# Unfortunately we had to put Cooper down today. Awful.



## drmerwoman (Jan 22, 2013)

Despite having surgery, Cooper's cancer had metastasized. We did the euthanasia at home and he was very relaxed. I highly recommend doing it this way. 
Yesterday we were blessed with a beautiful day and Cooper was able to feel the fresh ocean air, roll in the sand and chase sticks in the ocean. His smile was huge!
He will be forever missed.


----------



## kwhit (Apr 7, 2008)

I am so very sorry for your loss. 

RIP Cooper...


----------



## USAFWife74 (Jan 13, 2013)

I'm so sorry for your loss. 


Sent from Petguide.com Free App


----------



## GRTigger (Jan 16, 2010)

I'm so sorry...


Sent from Petguide.com Free App


----------



## swishywagga (Nov 13, 2012)

So sorry for your loss. Our thoughts are with you.


----------



## CAROLINA MOM (May 12, 2009)

I'm so sorry for your loss of Cooper, my thoughts and prayers are with you during this sad and difficult time. 
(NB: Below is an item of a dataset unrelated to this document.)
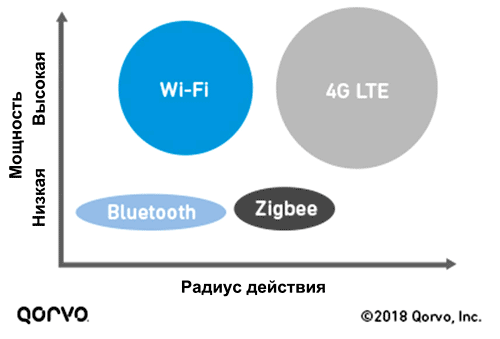 Особенности создания Wi-Fi-устройств. Часть 2: решение проблем с помехами с помощью BAW-фильтров
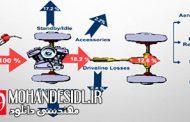 سیستم روغنکاری انتقال قدرت در خودرو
I hope in time you will find peace with his passing.

Godspeed Cooper


----------



## macytong (Jun 28, 2012)

I'm sorry for loss. RIP Cooper.


Sent from Petguide.com App


----------



## drofen (Feb 2, 2013)

Such sadness. Gone too soon.


----------



## Wendy427 (Apr 4, 2009)

I'm so sorry for your loss. RIP Cooper.


----------



## GoldenMum (Mar 15, 2010)

I am so very sorry, RIP sweet boy! Sending you strength.


----------



## PrincessDaisy (Dec 20, 2011)

Praying for you and yours on your loss of Cooper.

Max


----------



## Mom28kds (Mar 8, 2013)

It's so hard. I'm so sorry.


Sent from Petguide.com Free App


----------



## HolDaisy (Jan 10, 2012)

So sorry for your loss of Cooper. Run free sweet boy!


----------



## goldensmum (Oct 23, 2007)

So sorry for your loss of Cooper , never easy to let them go even when we know we are doing the right thing for them, our thoughts are with you

Run free and fast, and sleep softly Cooper


----------



## Sydney's Mom (May 1, 2012)

Aw, I'm so sorry for your loss. Run free sweet Cooper.


----------



## Buddysmyheart (Dec 28, 2011)

I'm so sorry for your loss of Cooper. Cancer has taken so many of our fur babies! I'm happy that Cooper had a wonderful day by the ocean, doing all the things I'm sure he loved to do. There is never enough time with them, and always so difficult to say goodbye. But we let them go with love and gratitude for gracing our lives! Peace for your heart. ((HUG))


----------



## Brave (Oct 26, 2012)

I am so sorry for your loss. 


Sent from Petguide.com Free App


----------



## Tayla's Mom (Apr 20, 2012)

I'm so sorry for your loss, but I'm glad it was done in a way that you all found some peace with. That is important.


----------



## drmerwoman (Jan 22, 2013)

Thank you all so much for the kind words.


----------



## love never dies (Jul 31, 2012)

Rest in peace - Cooper


----------



## GoldensGirl (Aug 2, 2010)

Cooper is so lucky that you loved him enough to gather your strength and courage and free him from his pain.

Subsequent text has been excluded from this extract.